Severe GERD after Gastric Bypass Surgery
Roux-en-Y Gastric Bypass procedure is considered the gold standard treatment for GERD in obese patients. The creation of a small gastric pouch diverts most of the acid produced by the stomach away from the distal esophagus. The Roux limb mechanism effectively prevents bile reflux into the esophagus and promotes esophago-gastric emptying by creating a negative pressure system. Studies in dogs have shown that the Roux limb must be at least 30 cm in length to prevent bile reflux. Measuring the small intestine intra-operatively is not an accurate process since the intestine is continuously contracting and relaxing.
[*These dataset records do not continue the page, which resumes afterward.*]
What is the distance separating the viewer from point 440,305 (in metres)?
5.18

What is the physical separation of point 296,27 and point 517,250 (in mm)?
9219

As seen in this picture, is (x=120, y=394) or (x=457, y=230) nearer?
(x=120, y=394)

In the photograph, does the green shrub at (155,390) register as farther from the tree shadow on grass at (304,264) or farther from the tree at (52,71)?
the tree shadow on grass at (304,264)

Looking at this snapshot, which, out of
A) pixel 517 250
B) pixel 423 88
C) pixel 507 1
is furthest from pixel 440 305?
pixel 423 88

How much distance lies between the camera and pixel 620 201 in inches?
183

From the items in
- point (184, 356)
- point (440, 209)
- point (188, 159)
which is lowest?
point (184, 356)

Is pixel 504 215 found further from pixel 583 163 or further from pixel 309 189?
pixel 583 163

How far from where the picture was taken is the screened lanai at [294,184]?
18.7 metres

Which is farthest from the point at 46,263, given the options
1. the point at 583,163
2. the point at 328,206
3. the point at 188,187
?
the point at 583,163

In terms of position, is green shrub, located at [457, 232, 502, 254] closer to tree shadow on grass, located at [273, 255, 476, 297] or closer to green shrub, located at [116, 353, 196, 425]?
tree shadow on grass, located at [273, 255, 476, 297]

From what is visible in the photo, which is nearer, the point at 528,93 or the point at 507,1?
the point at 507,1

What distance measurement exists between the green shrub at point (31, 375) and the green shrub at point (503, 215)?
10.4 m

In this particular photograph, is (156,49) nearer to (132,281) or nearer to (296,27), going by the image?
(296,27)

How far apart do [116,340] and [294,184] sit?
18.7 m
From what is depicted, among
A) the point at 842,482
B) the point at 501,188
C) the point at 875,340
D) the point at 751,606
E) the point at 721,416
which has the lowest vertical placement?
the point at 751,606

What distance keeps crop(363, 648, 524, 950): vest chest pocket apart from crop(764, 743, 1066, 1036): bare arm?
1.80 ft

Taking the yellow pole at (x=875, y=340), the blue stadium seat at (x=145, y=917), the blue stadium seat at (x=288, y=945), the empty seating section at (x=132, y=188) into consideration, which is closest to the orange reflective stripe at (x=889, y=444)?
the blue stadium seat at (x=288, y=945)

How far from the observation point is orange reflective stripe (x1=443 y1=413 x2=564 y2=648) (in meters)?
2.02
Furthermore, there are no studies in humans about the optimal Roux limb length that is associated with bile reflux prevention. Most bariatric surgeons have adopted a 75 cm Roux limb length for gastric bypasses performed for weight loss. The majority of obese patients are reflux free following gastric bypass surgery.
Once a year, a patient presents to my office with epigastric pain, heartburn and occasional bilious vomiting or nighttime bile liquid regurgitation years after gastric bypass surgery. The workup starts with upper endoscopy to evaluate the bypass anatomy, rule out gastritis, gastro-jejunostomy stricture, hiatal hernia and distal esophagitis. I try to approximate the length of the Roux limb especially when I am able to reach the jejuno-jejunostomy. I them perform an esophageal manometry and place a pH impedance catheter to check for reflux events.
The most common cause of GERD after Roux-en-Y gastric bypass surgery is a short Roux limb. The roux limb can be anatomically short requiring a lengthening procedure to fix the problem. It can also be functionally short in which case the treatment depends on the particular patient situation. In my practice, the most common cause of functionally short Roux limb is the presence of a hiatal hernia. When the gastric pouch herniates into the negative pressure system of the thoracic cavity above the diaphragm, reflux occurs. The negative chest pressure overcomes that of the alimentary limb favoring bile reflux into the gastric pouch and distal esophagus. All gastric bypass patients presenting to my office with GERD do not respond at all to proton pump inhibitor therapy. Most of these patients have evidence of Barrett’s esophagus on biopsies taken from the distal esophagus. Such findings are highly suggestive of bile reflux. The presence of gastric pouch mucosa inflammation or marginal ulcer as well bile pooling on upper endoscopy further indicate bile reflux. A cholescintigraphy may be performed in such cases but the yield of such a study is very poor. In my experience, a good hiatal hernia repair that restores the normal anatomy of 3 cm of tension free intra-abdominal esophagus results in GERD resolution. Obviously, if the Roux limb happens to be short intra-operatively, a lengthening procedure is added to the hiatal hernia repair.
In summary, GERD may occur following gastric bypass in the setting of a short Roux limb. Careful work-up and the proper treatment can safely and effectively resolve GERD.